EXCERPTED PASSAGE »
※

Friday, December 20, 2013

Mark, Rosie Mick and the Propellor


We have had a pretty busy last week to 10 days.  
We moved on from beautiful Chatham Bay after a couple of days there although we could have easily stayed longer as it was such a calm and quiet spot.  We sailed North intending to anchor at one of the other bays on either Mayreau or Canuan islands but ended up sailing all the way to Bequia as the anchorages looked a bit rolly.  Bequia was an island which we had called at on the way down when Steve was onboard but we only stayed a couple nights then as we were en-route to Grenada.
Bequia (pronounced Beqway) is a lovely small island with a very protected anchorage in Admiralty Bay which has the main town of Port Elizabeth.  It is a bit of a favourite stop for cruisers and a very friendly island.  We anchored off a beach on the southern side of the bay which was fairly protected although in the evenings the swell could wrap around the northern headland and produce a bit of a roll.  Most of the time was spent schooling and tidying up the boat in readiness for the arrival of our next guests, Mark Bradley and his daughter Rosie.  We looked around town again, had a meal out and managed to buy a painted calabash shell which was remarkably good considering the clouds of marijuana smoke surrounding the artist when we picked it up.

※

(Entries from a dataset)

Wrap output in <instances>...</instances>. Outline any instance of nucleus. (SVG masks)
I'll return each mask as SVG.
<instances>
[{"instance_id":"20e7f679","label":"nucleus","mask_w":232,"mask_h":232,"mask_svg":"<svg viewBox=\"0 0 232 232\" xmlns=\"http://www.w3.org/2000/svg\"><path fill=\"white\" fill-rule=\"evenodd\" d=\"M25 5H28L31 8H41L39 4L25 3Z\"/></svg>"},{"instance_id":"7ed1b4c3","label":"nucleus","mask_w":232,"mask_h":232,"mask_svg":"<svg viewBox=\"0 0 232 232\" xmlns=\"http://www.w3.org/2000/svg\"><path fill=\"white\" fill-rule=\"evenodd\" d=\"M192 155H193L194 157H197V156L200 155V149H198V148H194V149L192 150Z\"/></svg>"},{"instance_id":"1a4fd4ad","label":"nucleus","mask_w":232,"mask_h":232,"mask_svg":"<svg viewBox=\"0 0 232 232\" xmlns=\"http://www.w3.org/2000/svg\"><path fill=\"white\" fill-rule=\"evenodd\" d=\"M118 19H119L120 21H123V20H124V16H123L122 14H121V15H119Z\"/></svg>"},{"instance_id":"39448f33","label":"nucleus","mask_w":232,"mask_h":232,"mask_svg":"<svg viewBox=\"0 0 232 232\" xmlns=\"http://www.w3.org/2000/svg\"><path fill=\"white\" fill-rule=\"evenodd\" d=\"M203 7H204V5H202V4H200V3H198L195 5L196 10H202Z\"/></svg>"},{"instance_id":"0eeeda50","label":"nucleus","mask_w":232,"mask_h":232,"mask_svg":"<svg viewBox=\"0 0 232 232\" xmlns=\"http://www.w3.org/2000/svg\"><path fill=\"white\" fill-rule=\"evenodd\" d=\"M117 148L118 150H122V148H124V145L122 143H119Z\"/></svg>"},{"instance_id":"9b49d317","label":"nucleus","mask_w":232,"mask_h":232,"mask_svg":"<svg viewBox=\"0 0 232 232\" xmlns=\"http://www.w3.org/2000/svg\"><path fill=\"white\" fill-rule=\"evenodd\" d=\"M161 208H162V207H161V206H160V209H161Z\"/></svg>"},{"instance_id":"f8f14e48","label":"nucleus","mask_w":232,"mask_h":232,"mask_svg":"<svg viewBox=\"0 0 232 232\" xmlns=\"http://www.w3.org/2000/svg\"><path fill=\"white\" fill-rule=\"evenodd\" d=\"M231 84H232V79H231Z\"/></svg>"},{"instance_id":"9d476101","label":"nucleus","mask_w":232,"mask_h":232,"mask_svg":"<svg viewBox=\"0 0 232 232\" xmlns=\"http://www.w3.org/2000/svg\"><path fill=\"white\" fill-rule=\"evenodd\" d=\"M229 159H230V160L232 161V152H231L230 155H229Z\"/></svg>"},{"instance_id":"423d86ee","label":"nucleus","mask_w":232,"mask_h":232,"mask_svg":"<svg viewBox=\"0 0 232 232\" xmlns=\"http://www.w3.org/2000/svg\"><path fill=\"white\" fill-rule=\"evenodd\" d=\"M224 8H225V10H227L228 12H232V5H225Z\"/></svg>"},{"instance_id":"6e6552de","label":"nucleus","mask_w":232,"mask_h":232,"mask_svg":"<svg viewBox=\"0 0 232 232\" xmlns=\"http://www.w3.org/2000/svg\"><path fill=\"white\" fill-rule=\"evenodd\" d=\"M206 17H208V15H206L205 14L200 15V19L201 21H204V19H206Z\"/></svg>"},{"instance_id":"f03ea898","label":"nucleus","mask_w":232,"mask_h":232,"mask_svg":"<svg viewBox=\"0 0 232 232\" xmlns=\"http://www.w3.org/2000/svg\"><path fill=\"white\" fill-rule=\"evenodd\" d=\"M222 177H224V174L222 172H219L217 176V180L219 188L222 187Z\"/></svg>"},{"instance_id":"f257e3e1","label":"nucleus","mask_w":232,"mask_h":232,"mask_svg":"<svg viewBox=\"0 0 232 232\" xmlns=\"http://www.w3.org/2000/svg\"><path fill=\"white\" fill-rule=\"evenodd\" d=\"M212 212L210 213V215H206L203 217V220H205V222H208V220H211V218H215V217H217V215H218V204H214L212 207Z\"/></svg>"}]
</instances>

※

Answer these questions about the sailing blog post.
(a) Why did the boat go on to Bequia instead of stopping at Mayreau or Canuan?
(b) What is the main town on Admiralty Bay?
(c) Who were the next guests expected on board?

(a) The anchorages there looked a bit rolly.
(b) Port Elizabeth.
(c) Mark Bradley and his daughter Rosie.